第5話 セックスレスでも思いやりは有る。

 


 彼女の指が軽く目元のほくろを掻くように触れて、ウィンクした。

「もっと、いい、の」

「そう。もっといいのを見つけるのよ。そのためには、自分自身も磨かなくちゃねぇ。」

 それはつまり、不倫ということだろうか。

 元同僚で友人のちとせが、不倫を望んでいる、そう思ったら、なんだか急に友人が遠い存在のように思えてしまった。

 そんな女性ひ とじゃないと、思っていたのに。

「で、でも、それってダンナさんに悪くない・・・?」

 自分でも硬い声が出てしまったと思う。

 会った事も無い人だが、それでも友人の配偶者をなんとなく庇うような発言が出てしまった。

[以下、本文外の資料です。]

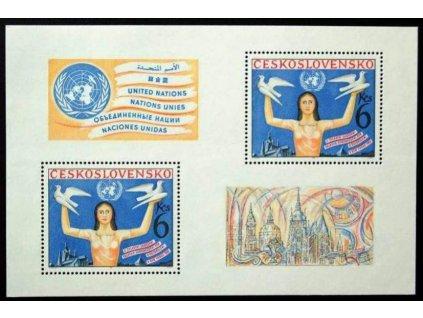 1982, 6Kčs aršík Zasedání OSN, Nr.A2541, **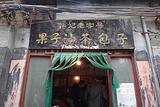 郭记果子油茶店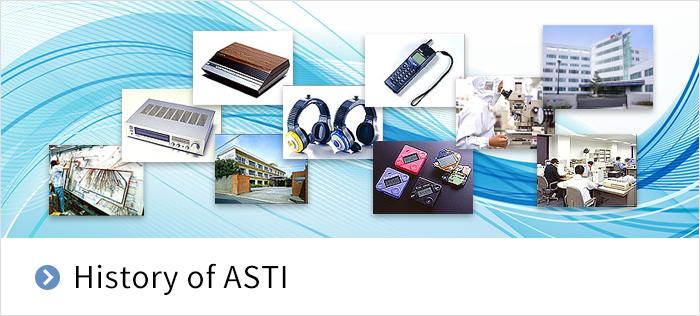 History of ASTI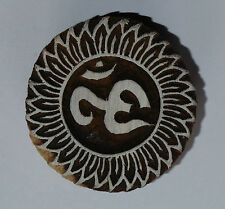 Om Aum Ohm Shaped 5cm Indian Hand Carved Wooden Printing Block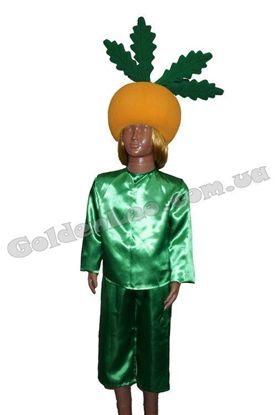 Детский костюм Репки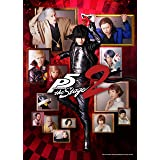 「PERSONA5 the Stage #2」Blu-ray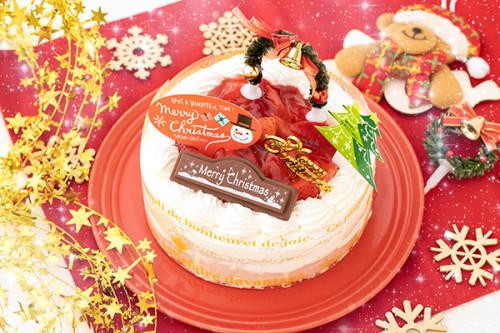 クリスマスケーキ2019 卵除去 卵を使用していないXmasケーキ 4号 12cm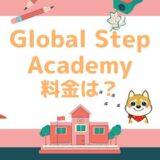 グローバルステップアカデミーの料金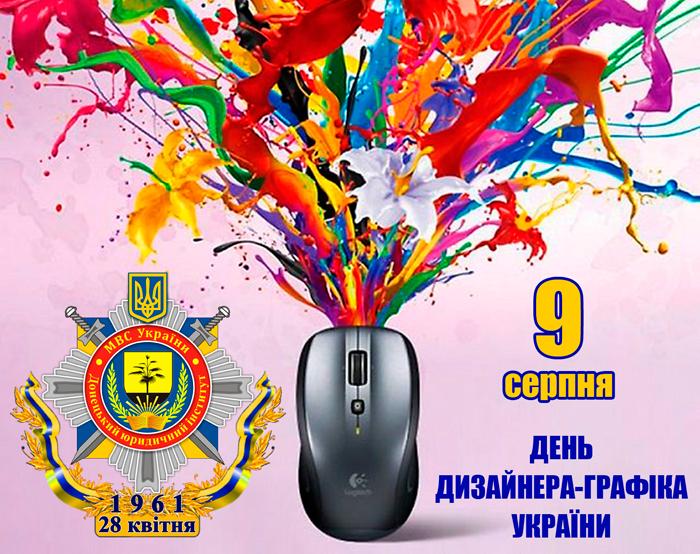 Лучшие картинки с днем дизайнера-графика в России (7)
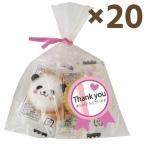 プチギフト お菓子 アニマルクッキー 20個セット アイシングクッキー かわいい 詰め合わせ ギフト 焼菓子 個包装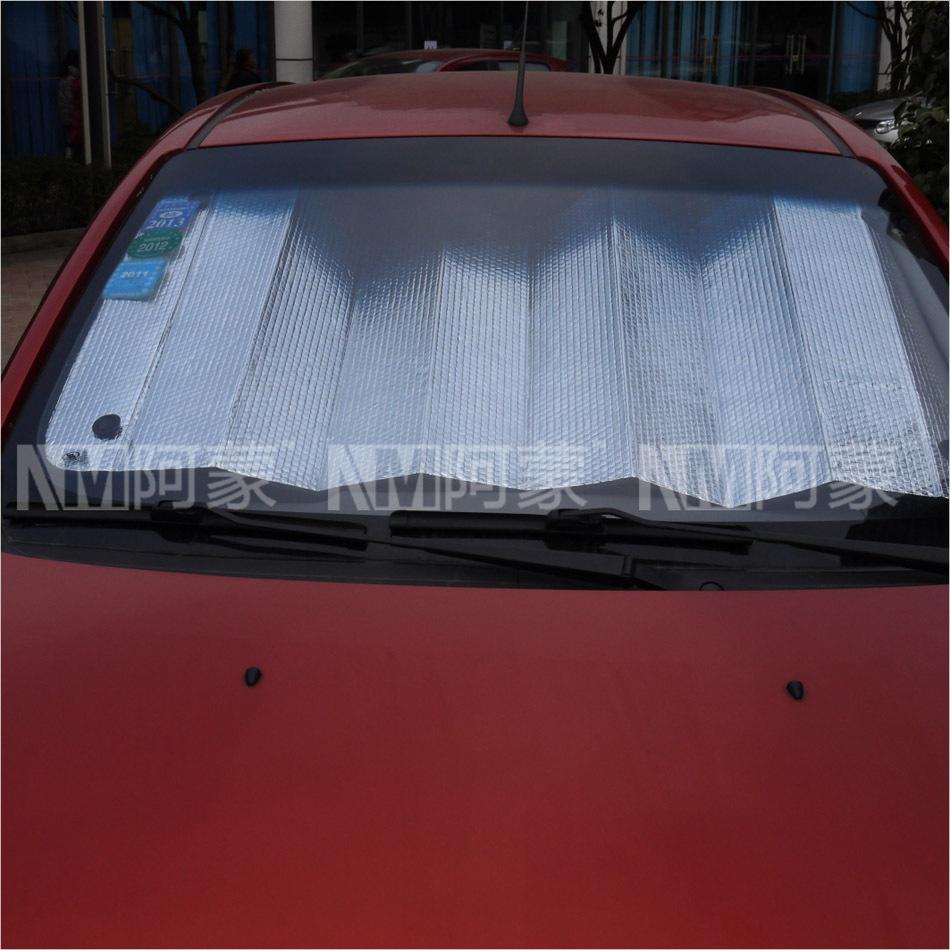 汽车遮阳档 避光垫 铝泊挡风玻璃遮阳板 带吸盘夏季必备用品 阿蒙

「なぁーに言ってんのよ。出産の時も、夜泣きした時も、運動会や授業参観すらほとんど手も足も出さないような男よ。あたしが躾と思って叱れば、面倒くさいもんだから子供を甘やかして。いつだってあたしは悪役だったわ。あの男、家事だってほとんど手伝わないし、子守が面倒くさいと思えばすぐに実家に預けちゃう。それで向こうの親に嫌味言われるのはあたしなんだから。息子の健士けんしがいなかったら、あんな男と結婚なんかしなかったわよ。」

 那智は目を丸くする。

 ちとせとは長い付き合いだけれど、こんな風に旦那の悪口を言ったことは無かった。

 確かに、以前から家の事はしない人だと聞いていたけれど、こんなにも積もり積もった愚痴があったとは。

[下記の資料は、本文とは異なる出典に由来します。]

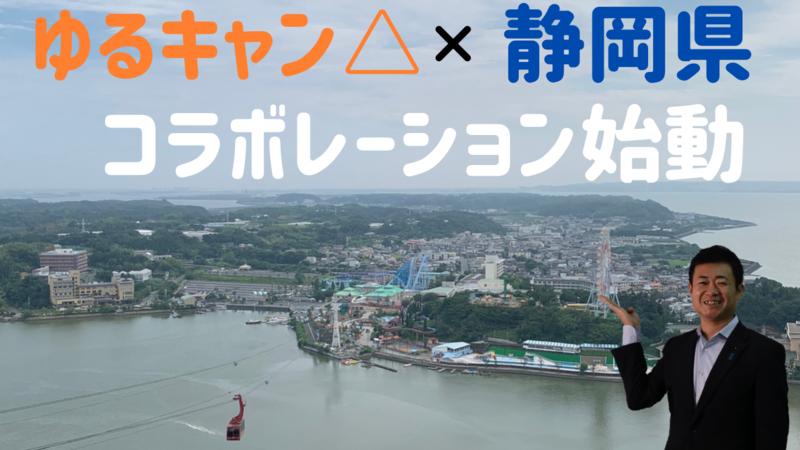 静岡県議会議員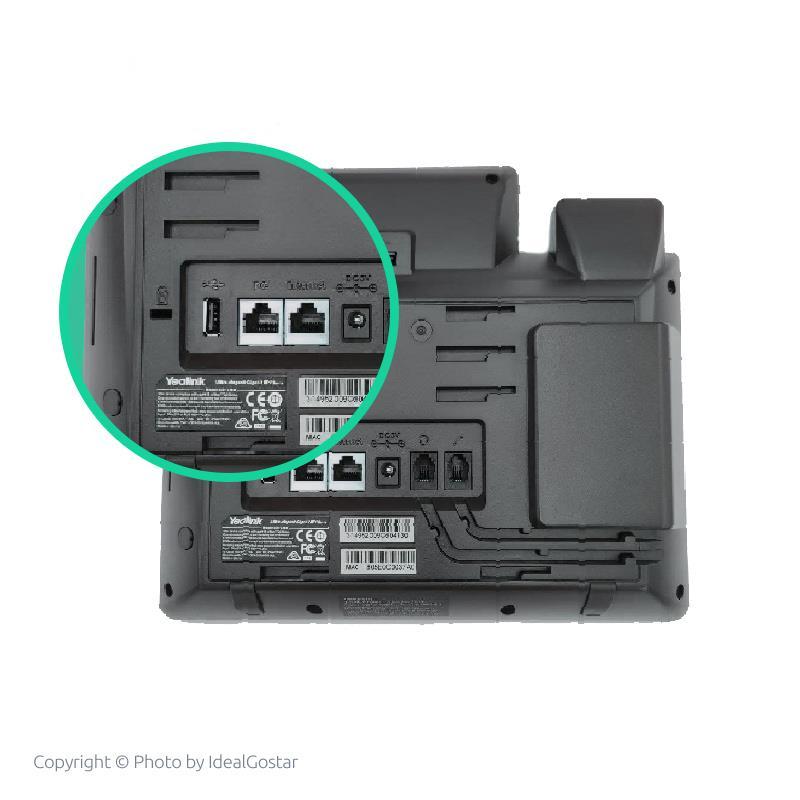 خروجی های تلفن تحت شبکه یالینک SIP-T46U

「うちと違って廉野さんはいいわよね。優しそうだし、子供好きらしいし。」

「・・・まあ、そこは確かにそうだけど、でも」

「なんかさ、アレしなくなっちゃったらさ、夫婦っていうよりただの家族だよね。子供出来ると、正直旦那の事なんか構ってられないってなるじゃない?そうするとスるのもイヤって言うか面倒っていうか・・・どこのうちもそうやってレスになって行くみたいよ?」

 ちとせの言う事には、返す言葉も無かった。

 それはまさに、那智自身がそう思い、自分に言い聞かせてきた言葉だからだ。

 先ほどとは違うウェイトレスが、Aランチを運んで来た時、那智の携帯が鳴る。ラインの音だった。

「ごめんね?」

 那智は一応気を使って友人にお伺いを立てる。

「どうぞ。」

 ちとせの許可を取って鞄からスマートフォンを取り出した。

 よもやというかまさかというか、雅から。

 またも会社に迎えに来て欲しい、という連絡だった。また具合が悪いのだと言う。

 彼が体調がいいという日を、那智はここしばらく聞いたことがない。

 娘が初めての林間学校へ出かけたと言うこの日に、雅はまたも寝込むのだろうか。

 本当に具合が悪いのならば、気の毒だし、同情も覚える。医者に連れて行って看病しなくては、と思うのだが。

「何かあった?」

「うん・・・また、具合悪いから会社まで迎えに来てくれって。」

「廉野さん?こないだもそんなこと言ってなかった?」

「だからさ、本当に、弱いのよ、彼。」

 ランチに手を付けようと箸に手を伸ばしたちとせは、ため息をついた。

「・・・それじゃあ、レスにもなるわよね。」

 言われたくない一言だったが、事実なのでどうしようもない。否定材料など見当たらなかった。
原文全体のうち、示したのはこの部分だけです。